But the lower part of your brain is still in REM, says Jalal, and is still sending out neurotransmitters to paralyse your muscles. But sometimes – and scientists still aren't sure why – the sensory part of your brain emerges from REM prematurely. During REM, your brain paralyses your muscles, probably to stop you physically acting out your dreams and hurting yourself. The final stage is called rapid-eye movement sleep, or "REM". At night, our body cycles through four stages of sleep. In reality, says Jalal, the cause is far more mundane.

"It's really not that uncommon," says Sharpless, who is also the co-author of Sleep Paralysis: Historical, Psychological, and Medical Perspectives.Īfter experiencing the condition, some gravitate towards supernatural or even paranormal explanations. That figure is much higher among university students (28%) and psychiatric patients (32%). Sharpless found that sleep paralysis was more common than previously thought, with almost 8% of adults claiming to have experienced it at one point. Collectively they included more than 36,000 volunteers. It looked at data from 35 studies spanning five decades. Studies were sporadic, with little consistency between methods.īut in 2011, clinical psychologist Brian Sharpless, currently a visiting associate professor at St Mary's College of Maryland, conducted the most comprehensive review to date of the condition's prevalence while he was at Pennsylvania State University. Until recently, there was little agreement about how many people experience sleep paralysis. The forgotten medieval habit of 'two sleeps'.They hope to paint a more robust picture of the causes and effects – and find out what the condition tells us about the broader mysteries of the human brain. Jalal is one of a handful sleep scientists now investing serious time and energy into researching the condition.

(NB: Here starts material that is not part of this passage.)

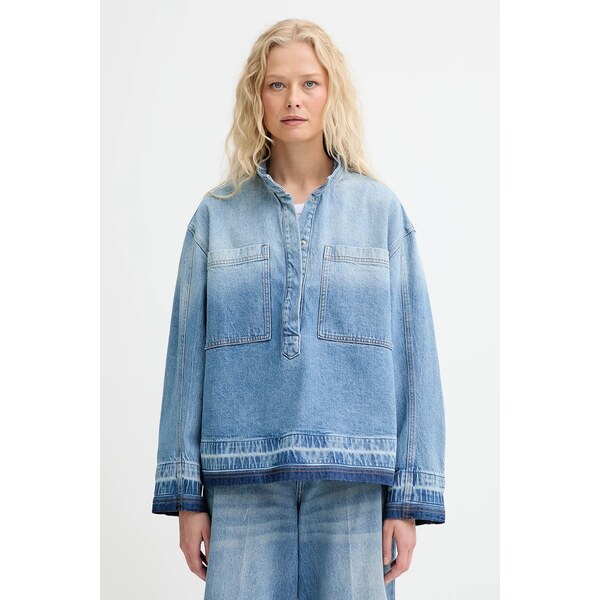 Rifľová bunda MUNTHE LUXA 65195453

STRIKE WITCHES EPISODES TRIAL
"It's been an ignored phenomenon … but over the last 10 years there's been a growing interest," says Baland Jalal, a sleep researcher at Harvard University who in 2020 completed what may have been the first clinical trial into different ways of treating sleep paralysis. But until recently it has been little researched. There are several colourful descriptions of the episodes through literary history, and Mary Shelley was apparently inspired to write a scene in Frankenstein by a painting depicting an episode of sleep paralysis. Scientists think sleep paralysis has probably existed for as long as humans have slept. Researchers think these hallucinations may have fuelled belief in witches in Early Modern Europe, and could even explain some modern claims of alien abductions. Some see angels and later believe they have had a religious experience. They see parts of their own bodies floating in the air, or cloned copies of themselves standing beside their bed. Others hallucinate demons, ghosts, aliens, threatening intruders, even dead relatives. And the scariest thing was I couldn't scream. "I saw this gremlin-looking figure hiding behind my curtain. One 24-year-old sufferer I spoke to, who asked to be only identified by her first name, Victoria, remembers it happening one night when she was 18. And for some, it comes with terrifying hallucinations.

Eventually it was little more than an inconvenience.īut sleep paralysis can be far more life-affecting. The more it happened, the less frightening it became. After that initial scary incident, it became a frequent occurrence, with an episode every two or three nights. It's a surprisingly common night-time condition in which part of your brain wakes up while your body remains temporarily paralysed. Later, I found a name for what had happened to me: sleep paralysis. Finally, after about 15 seconds, the paralysis lifted. My bedroom felt hot and restrictive, like the walls were closing in and I felt panicked. I woke up and tried to turn over in bed, but my body wouldn't let me – I was unable to move, paralysed down to my toes.Īlthough my brain was conscious, my muscles were still asleep. It was the early hours of the morning, still some hours before I had to get out of bed for school.